Постановка задачи:
Перепишите весь приведённый ниже материал дословно, не меняя ни одной строки.

------ Фрагмент набора данных ------

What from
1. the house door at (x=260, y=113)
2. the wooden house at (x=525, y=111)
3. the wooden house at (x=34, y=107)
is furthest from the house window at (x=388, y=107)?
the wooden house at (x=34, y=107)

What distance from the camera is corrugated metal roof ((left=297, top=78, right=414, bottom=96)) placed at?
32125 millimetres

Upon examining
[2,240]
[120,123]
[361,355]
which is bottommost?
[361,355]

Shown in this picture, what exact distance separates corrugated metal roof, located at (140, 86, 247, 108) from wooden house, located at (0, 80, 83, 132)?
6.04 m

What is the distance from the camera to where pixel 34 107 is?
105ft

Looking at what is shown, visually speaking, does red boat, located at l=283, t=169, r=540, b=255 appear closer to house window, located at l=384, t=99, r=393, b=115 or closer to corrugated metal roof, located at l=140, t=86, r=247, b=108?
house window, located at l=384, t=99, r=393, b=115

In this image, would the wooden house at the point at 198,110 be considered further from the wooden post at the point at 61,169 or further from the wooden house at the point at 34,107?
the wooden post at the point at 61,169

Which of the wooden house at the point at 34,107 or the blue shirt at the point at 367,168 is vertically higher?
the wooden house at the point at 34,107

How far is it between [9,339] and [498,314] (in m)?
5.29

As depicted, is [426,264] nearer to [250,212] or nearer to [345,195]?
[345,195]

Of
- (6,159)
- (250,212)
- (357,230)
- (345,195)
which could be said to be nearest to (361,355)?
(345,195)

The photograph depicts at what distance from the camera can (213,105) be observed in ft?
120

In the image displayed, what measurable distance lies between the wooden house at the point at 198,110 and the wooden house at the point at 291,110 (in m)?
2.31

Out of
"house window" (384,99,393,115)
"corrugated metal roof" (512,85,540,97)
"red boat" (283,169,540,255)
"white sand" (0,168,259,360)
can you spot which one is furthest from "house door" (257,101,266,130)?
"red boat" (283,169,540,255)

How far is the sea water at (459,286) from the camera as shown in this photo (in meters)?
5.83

------

Результат:
What from
1. the house door at (x=260, y=113)
2. the wooden house at (x=525, y=111)
3. the wooden house at (x=34, y=107)
is furthest from the house window at (x=388, y=107)?
the wooden house at (x=34, y=107)

What distance from the camera is corrugated metal roof ((left=297, top=78, right=414, bottom=96)) placed at?
32125 millimetres

Upon examining
[2,240]
[120,123]
[361,355]
which is bottommost?
[361,355]

Shown in this picture, what exact distance separates corrugated metal roof, located at (140, 86, 247, 108) from wooden house, located at (0, 80, 83, 132)?
6.04 m

What is the distance from the camera to where pixel 34 107 is?
105ft

Looking at what is shown, visually speaking, does red boat, located at l=283, t=169, r=540, b=255 appear closer to house window, located at l=384, t=99, r=393, b=115 or closer to corrugated metal roof, located at l=140, t=86, r=247, b=108?
house window, located at l=384, t=99, r=393, b=115

In this image, would the wooden house at the point at 198,110 be considered further from the wooden post at the point at 61,169 or further from the wooden house at the point at 34,107?
the wooden post at the point at 61,169

Which of the wooden house at the point at 34,107 or the blue shirt at the point at 367,168 is vertically higher?
the wooden house at the point at 34,107

How far is it between [9,339] and [498,314] (in m)?
5.29

As depicted, is [426,264] nearer to [250,212] or nearer to [345,195]?
[345,195]

Of
- (6,159)
- (250,212)
- (357,230)
- (345,195)
which could be said to be nearest to (361,355)?
(345,195)

The photograph depicts at what distance from the camera can (213,105) be observed in ft?
120

In the image displayed, what measurable distance lies between the wooden house at the point at 198,110 and the wooden house at the point at 291,110 (in m)?
2.31

Out of
"house window" (384,99,393,115)
"corrugated metal roof" (512,85,540,97)
"red boat" (283,169,540,255)
"white sand" (0,168,259,360)
can you spot which one is furthest from "house door" (257,101,266,130)?
"red boat" (283,169,540,255)

How far is the sea water at (459,286) from the camera as shown in this photo (in meters)?
5.83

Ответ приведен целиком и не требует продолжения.